Copy out only the rows starting with the line that contains "Which applies to" and going on through the line that contains "360 centimetres", substituting "name plaque" for "memorial name plaque" and leaving everything else unchanged.

── Supplied data ──

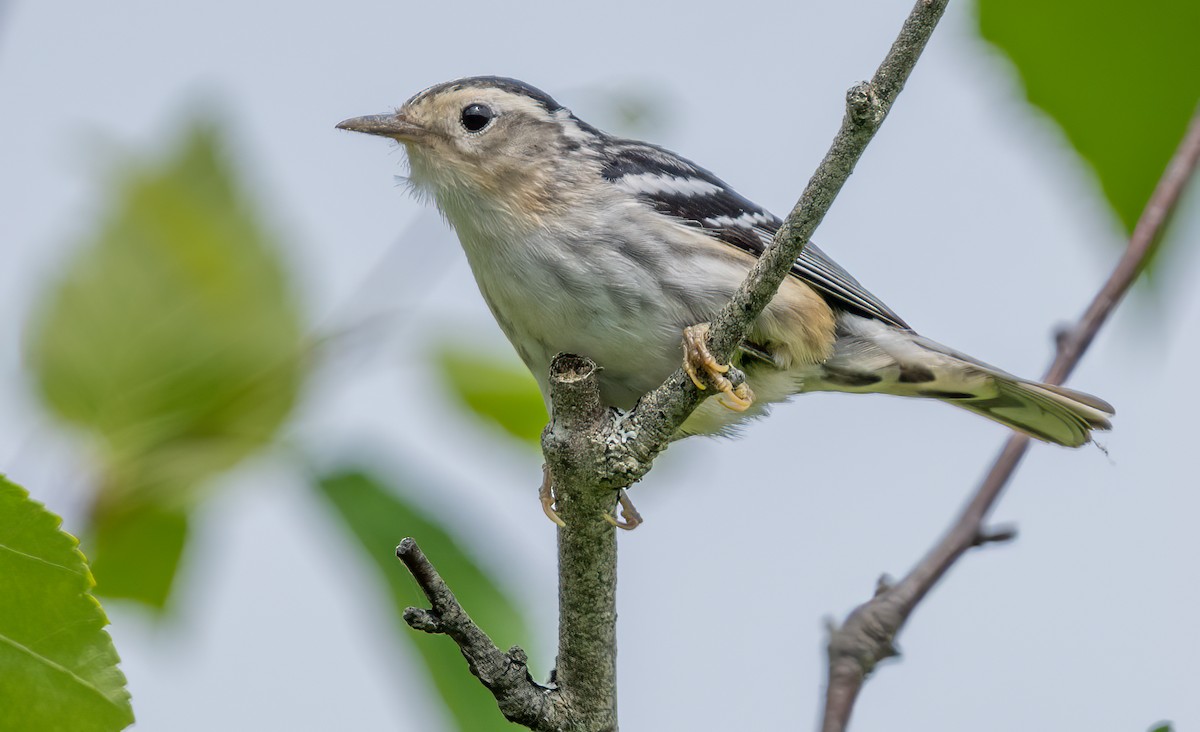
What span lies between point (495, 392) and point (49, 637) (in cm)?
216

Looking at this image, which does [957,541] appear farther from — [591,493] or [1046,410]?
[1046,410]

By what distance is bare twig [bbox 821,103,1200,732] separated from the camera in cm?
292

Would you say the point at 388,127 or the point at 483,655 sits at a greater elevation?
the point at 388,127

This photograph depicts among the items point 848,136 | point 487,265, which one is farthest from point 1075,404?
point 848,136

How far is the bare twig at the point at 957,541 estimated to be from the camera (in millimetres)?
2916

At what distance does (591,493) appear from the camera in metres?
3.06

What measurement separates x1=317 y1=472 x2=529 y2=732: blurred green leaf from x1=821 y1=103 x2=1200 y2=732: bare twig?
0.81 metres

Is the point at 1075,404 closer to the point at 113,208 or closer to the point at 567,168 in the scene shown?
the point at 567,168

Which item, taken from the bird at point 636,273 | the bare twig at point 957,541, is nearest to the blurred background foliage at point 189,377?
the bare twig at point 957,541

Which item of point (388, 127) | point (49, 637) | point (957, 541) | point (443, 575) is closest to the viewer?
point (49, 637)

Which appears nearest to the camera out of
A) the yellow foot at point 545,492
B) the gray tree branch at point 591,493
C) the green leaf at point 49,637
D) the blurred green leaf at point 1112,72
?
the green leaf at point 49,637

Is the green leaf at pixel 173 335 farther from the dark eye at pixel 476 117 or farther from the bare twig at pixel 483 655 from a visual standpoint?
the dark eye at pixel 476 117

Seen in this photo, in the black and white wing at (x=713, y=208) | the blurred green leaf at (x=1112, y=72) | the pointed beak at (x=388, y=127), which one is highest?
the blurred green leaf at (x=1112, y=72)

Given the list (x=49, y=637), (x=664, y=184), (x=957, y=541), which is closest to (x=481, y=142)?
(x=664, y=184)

───
── Supplied data ──

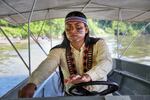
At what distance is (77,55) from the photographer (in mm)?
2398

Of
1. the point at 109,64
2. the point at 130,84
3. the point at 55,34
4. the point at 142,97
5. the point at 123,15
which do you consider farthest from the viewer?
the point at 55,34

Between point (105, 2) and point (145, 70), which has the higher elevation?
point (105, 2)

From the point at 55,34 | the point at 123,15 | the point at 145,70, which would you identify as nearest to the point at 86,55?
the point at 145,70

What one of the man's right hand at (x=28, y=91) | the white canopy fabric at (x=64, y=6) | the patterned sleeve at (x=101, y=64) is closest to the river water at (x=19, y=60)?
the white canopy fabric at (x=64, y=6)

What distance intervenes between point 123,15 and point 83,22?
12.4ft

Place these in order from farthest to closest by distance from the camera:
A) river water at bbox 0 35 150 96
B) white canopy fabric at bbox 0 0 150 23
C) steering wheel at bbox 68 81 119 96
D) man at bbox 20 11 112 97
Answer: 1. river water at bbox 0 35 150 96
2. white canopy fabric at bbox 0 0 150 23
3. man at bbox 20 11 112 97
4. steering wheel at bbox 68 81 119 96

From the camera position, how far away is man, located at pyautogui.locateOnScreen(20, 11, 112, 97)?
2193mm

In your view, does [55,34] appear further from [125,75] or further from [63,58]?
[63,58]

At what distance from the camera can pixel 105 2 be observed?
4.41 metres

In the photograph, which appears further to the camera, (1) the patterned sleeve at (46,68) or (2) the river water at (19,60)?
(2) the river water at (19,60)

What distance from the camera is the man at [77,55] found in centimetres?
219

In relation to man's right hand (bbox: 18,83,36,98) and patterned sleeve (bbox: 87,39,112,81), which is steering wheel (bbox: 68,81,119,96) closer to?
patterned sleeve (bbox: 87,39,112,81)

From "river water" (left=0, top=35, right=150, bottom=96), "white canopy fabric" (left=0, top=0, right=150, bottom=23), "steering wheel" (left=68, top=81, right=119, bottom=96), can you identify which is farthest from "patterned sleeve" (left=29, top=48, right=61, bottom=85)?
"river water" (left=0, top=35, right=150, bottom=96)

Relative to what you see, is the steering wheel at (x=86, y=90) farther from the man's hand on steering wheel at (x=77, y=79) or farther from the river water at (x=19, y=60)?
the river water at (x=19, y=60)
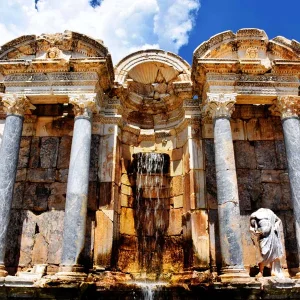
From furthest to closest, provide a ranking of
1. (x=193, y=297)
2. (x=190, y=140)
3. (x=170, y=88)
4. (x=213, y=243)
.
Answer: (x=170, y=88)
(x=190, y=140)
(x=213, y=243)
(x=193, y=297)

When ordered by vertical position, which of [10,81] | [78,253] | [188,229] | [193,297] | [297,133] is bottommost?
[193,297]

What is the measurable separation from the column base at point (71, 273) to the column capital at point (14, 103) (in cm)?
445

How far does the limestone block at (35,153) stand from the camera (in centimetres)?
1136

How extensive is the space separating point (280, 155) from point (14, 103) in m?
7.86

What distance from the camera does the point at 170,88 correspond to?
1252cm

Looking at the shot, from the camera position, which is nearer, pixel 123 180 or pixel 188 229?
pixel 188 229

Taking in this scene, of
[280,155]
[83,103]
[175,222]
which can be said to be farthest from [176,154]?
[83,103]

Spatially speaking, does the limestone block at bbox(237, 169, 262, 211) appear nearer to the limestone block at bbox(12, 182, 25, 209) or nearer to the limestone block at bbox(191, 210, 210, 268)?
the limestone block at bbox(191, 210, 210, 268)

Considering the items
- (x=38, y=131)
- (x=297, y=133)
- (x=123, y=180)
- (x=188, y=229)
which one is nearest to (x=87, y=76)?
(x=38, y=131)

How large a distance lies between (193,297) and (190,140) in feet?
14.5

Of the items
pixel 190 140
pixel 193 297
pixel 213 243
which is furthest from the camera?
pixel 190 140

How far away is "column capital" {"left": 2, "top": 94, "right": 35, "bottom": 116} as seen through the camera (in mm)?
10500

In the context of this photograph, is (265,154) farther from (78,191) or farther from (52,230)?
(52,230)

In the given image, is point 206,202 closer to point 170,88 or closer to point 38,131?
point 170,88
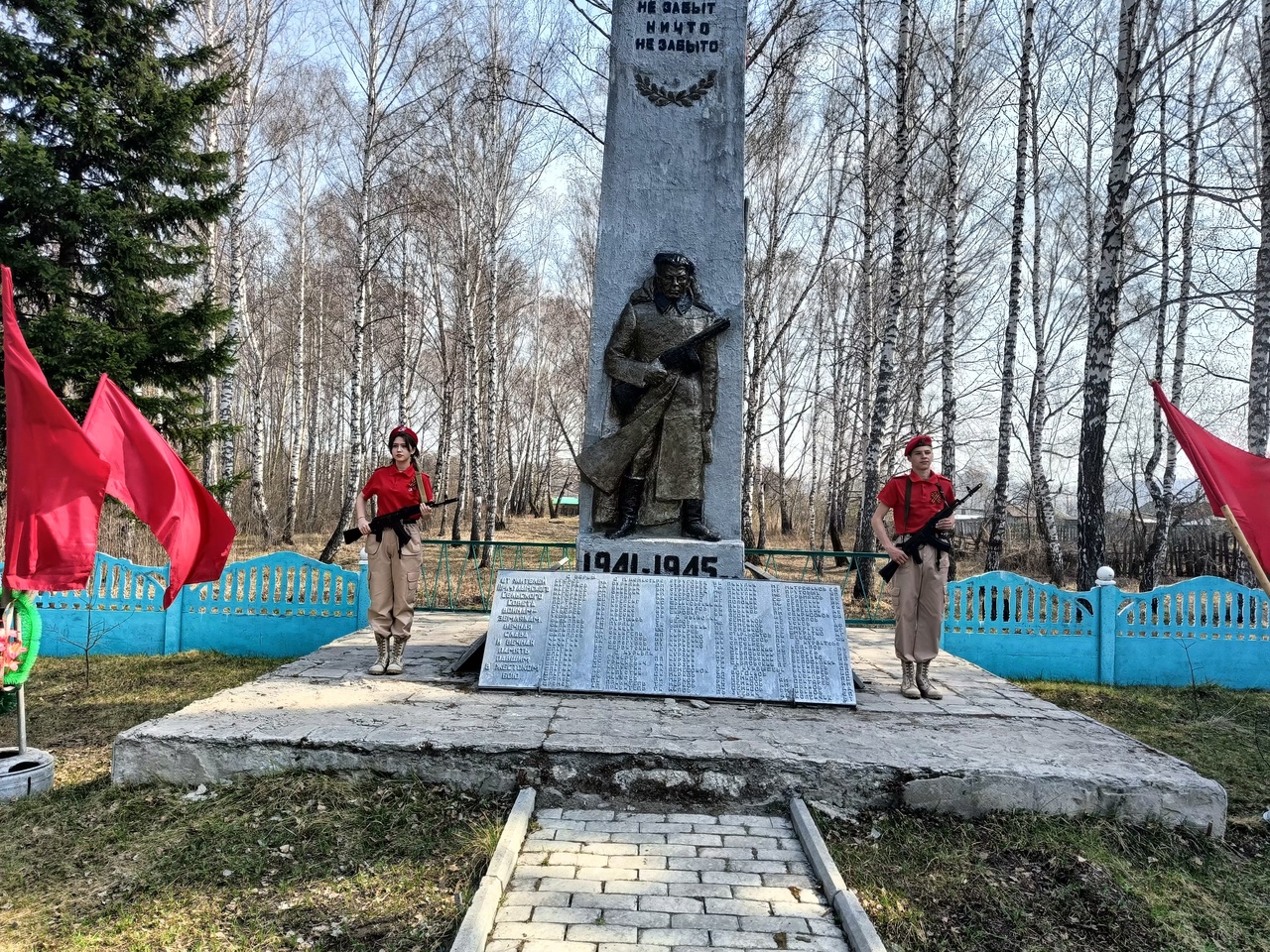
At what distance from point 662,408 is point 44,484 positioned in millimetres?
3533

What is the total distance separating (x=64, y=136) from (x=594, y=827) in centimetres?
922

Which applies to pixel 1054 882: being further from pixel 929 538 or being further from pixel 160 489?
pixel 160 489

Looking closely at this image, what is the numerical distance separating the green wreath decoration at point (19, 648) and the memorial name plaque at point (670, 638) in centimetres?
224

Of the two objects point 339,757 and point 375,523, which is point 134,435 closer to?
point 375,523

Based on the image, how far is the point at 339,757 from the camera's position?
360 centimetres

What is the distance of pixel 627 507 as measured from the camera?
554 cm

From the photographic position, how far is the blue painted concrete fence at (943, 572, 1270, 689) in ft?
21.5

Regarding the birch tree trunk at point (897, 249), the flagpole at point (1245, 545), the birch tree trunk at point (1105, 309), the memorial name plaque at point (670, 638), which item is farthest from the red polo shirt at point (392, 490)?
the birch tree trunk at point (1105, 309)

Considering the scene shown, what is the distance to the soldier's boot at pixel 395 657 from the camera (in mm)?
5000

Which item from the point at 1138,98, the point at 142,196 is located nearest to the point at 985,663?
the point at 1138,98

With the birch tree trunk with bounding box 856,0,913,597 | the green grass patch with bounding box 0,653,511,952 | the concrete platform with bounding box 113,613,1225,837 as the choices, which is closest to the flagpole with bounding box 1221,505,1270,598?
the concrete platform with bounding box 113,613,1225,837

───

→ **Task result**
Which applies to pixel 1054 882: being further from pixel 929 538 or being further from pixel 160 489?
pixel 160 489

Looking closely at this image, what is the numerical distance separating the green wreath decoration at point (19, 648) and the name plaque at point (670, 638) in centimetres?
224

Of the two objects point 339,757 and point 375,523, which is point 134,435 closer to?
point 375,523

Based on the image, how far is the point at 339,757 from the camera's position?
360 centimetres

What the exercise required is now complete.